-- START DATA FOR PROCESSING --

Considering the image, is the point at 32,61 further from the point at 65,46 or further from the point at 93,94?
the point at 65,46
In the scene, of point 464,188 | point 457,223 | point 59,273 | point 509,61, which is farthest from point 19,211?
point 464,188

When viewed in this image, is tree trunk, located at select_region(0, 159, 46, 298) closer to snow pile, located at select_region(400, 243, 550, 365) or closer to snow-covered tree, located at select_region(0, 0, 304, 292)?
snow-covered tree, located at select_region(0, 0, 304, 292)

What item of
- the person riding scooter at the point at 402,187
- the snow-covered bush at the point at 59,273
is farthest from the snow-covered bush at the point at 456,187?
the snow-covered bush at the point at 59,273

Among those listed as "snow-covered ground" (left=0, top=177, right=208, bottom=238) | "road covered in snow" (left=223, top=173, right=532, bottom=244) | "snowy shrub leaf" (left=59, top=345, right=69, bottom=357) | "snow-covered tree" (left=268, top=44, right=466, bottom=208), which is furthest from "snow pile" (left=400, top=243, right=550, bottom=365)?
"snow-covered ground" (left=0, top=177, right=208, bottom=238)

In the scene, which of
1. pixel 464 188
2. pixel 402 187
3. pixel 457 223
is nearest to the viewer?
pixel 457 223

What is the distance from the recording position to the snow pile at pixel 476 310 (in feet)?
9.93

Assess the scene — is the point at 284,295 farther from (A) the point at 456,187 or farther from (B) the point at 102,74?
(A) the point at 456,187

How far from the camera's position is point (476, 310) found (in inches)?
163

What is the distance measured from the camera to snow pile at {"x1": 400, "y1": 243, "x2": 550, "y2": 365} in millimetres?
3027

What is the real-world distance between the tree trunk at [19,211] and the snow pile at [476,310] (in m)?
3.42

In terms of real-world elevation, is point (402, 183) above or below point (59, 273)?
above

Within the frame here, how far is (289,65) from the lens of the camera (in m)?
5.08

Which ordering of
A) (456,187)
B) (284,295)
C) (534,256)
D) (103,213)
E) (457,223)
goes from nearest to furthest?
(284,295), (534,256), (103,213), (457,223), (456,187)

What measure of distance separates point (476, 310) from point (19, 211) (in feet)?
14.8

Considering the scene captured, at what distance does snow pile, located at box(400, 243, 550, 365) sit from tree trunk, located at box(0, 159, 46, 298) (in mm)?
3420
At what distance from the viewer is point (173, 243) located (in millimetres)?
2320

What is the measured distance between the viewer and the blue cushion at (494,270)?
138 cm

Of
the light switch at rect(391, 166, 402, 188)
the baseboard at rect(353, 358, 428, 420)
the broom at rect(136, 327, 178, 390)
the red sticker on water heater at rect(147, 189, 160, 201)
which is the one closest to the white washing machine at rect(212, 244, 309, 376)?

-- END DATA FOR PROCESSING --

*DIRECTIONS FOR THIS TASK*. Print all of the data above again, word for word and line for line, with nothing altered, added, or left out.

*FINAL ANSWER*.
Considering the image, is the point at 32,61 further from the point at 65,46 or further from the point at 93,94?
the point at 65,46
In the scene, of point 464,188 | point 457,223 | point 59,273 | point 509,61, which is farthest from point 19,211?
point 464,188

When viewed in this image, is tree trunk, located at select_region(0, 159, 46, 298) closer to snow pile, located at select_region(400, 243, 550, 365) or closer to snow-covered tree, located at select_region(0, 0, 304, 292)?
snow-covered tree, located at select_region(0, 0, 304, 292)

What item of
- the person riding scooter at the point at 402,187
- the snow-covered bush at the point at 59,273
is farthest from the snow-covered bush at the point at 456,187?
the snow-covered bush at the point at 59,273

Among those listed as "snow-covered ground" (left=0, top=177, right=208, bottom=238) | "road covered in snow" (left=223, top=173, right=532, bottom=244) | "snowy shrub leaf" (left=59, top=345, right=69, bottom=357) | "snow-covered tree" (left=268, top=44, right=466, bottom=208), which is furthest from "snow pile" (left=400, top=243, right=550, bottom=365)?
"snow-covered ground" (left=0, top=177, right=208, bottom=238)

In the scene, which of
1. pixel 464 188
2. pixel 402 187
3. pixel 457 223
is nearest to the viewer?
pixel 457 223

What is the distance from the recording position to the snow pile at pixel 476 310 (in feet)?
9.93

Assess the scene — is the point at 284,295 farther from (A) the point at 456,187 or farther from (B) the point at 102,74?
(A) the point at 456,187

How far from the camera's position is point (476, 310) found (in inches)?
163

What is the distance measured from the camera to snow pile at {"x1": 400, "y1": 243, "x2": 550, "y2": 365} in millimetres?
3027

What is the real-world distance between the tree trunk at [19,211] and the snow pile at [476,310] (in m)?
3.42

In terms of real-world elevation, is point (402, 183) above or below point (59, 273)?
above

Within the frame here, how far is (289,65) from the lens of the camera (in m)?
5.08

Which ordering of
A) (456,187)
B) (284,295)
C) (534,256)
D) (103,213)
E) (457,223)
goes from nearest to furthest?
(284,295), (534,256), (103,213), (457,223), (456,187)

What measure of distance separates point (476, 310) from point (19, 211) (in feet)?
14.8

Considering the scene captured, at what distance does snow pile, located at box(400, 243, 550, 365) sit from tree trunk, located at box(0, 159, 46, 298) (in mm)?
3420
At what distance from the viewer is point (173, 243) located (in millimetres)?
2320

What is the measured distance between the viewer and the blue cushion at (494,270)?
138 cm

Of
the light switch at rect(391, 166, 402, 188)
the baseboard at rect(353, 358, 428, 420)
the broom at rect(136, 327, 178, 390)
the red sticker on water heater at rect(147, 189, 160, 201)
which is the one closest to the white washing machine at rect(212, 244, 309, 376)?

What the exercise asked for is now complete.